La tercera dosis de la vacuna.

Esta semana, el presidente de la Junta de Andalucía, Juanma Moreno, ha dicho que supedita esa decisión al estudio de seroprevalencia que se está llevando a cabo en las residencias andaluzas. Y que el Gobierno andaluz estará siempre a expensas del resultado de este estudio para solicitar formalmente su petición en la comisión interterritorial de Salud.

La Comisión de Salud Pública aprobó este martes la inoculación de una dosis adicional contra el COVID para pacientes inmunodeprimidos en los que exista un riesgo elevado de que se produzca una respuesta inmune inadecuada a la pauta convencional de vacunación. No obstante, esta decisión debe ser respaldada por el Consejo Interterritorial de Salud.

No obstante, Moreno ha insistido en que es necesario dar el tiempo suficiente al estudio para ver las conclusiones: “Vamos a esperar un poco a tener ese estudio de seroprevalencia para abrir un debate que está en la calle y en el mundo científico de saber hasta dónde llega el nivel de protección de las vacunas que hemos puesto y si hay que poner una tercera dosis o no”.

Creo que ese debate está equivocado, porque deberíamos plantearnos si es necesaria una tercera dosis de la vacuna contra la COVID en los países de mayor renta, cuando menos del 2% de la población de los países más pobres está protegida frente a la enfermedad, según la OMS. Sin embargo, los países más ricos se disponen a destinar varios cientos de millones de vacunas más a una tercera dosis.

De hecho, países como Estados Unidos, Reino Unido, Israel, Alemania o Francia ya han comenzado en septiembre a inocular la tercera dosis de la vacuna contra el coronavirus para su población más vulnerable y para los mayores de 65 años. En las últimas horas se ha sumado también España, aunque solo para un colectivo: los inmunodeprimidos. Desde luego, es prueba del fracaso moral de Occidente, que sigue sin tener una visión global para mitigar las desigualdades agudizadas ahora por la pandemia.

Esto no solo refleja una falta de mirada ética sobre el mundo por su insolidaridad -nadie debería morir por un virus que se puede erradicar por la sola razón de vivir en un país que no puede permitirse producir o comprar una vacuna -, sino un cortoplacismo autodestructivo de Occidente, difícil de entender con lo fácil que es la propagación y el contagio.

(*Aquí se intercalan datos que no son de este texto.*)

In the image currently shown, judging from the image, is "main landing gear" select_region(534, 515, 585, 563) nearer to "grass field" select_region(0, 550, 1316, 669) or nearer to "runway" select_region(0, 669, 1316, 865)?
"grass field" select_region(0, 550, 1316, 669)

No hace falta hablar de igualdad para reparar en el enorme riesgo que supone que solo los países ricos vacunen a sus poblaciones -planteándose incluso la opción de una tercera dosis- cuando el virus puede seguir propagándose por las tres cuartas partes del planeta y mutando. Porque la posibilidad de que un portador del virus llegara a las naciones más ricas y lo propagara nuevamente siempre estaría abierta.

Si algo nos ha enseñado el coronavirus es que los desafíos globales -y este lo es- deben abordarse desde una mirada global, y que para superar esta pandemia la amenaza de la enfermedad debe ser eliminada en todos los rincones del planeta. Convertir a la vacuna en un indicador más de la desigualdad es, además de obsceno, la confirmación definitiva de que sigue sin entenderse nada: el verdadero interés nacional aquí reside en el altruismo con los países más pobres. Creo que ha llegado el momento de detenernos a decidir en qué mundo queremos vivir.